-- BEGIN Stored rows --

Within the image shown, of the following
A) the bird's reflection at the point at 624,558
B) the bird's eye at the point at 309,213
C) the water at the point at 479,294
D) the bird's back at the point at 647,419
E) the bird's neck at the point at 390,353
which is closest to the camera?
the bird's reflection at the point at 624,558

-- END Stored rows --

Exercise instructions >>
Reproduce the entire listing above verbatim, line for line.

Completed exercise >>
Within the image shown, of the following
A) the bird's reflection at the point at 624,558
B) the bird's eye at the point at 309,213
C) the water at the point at 479,294
D) the bird's back at the point at 647,419
E) the bird's neck at the point at 390,353
which is closest to the camera?
the bird's reflection at the point at 624,558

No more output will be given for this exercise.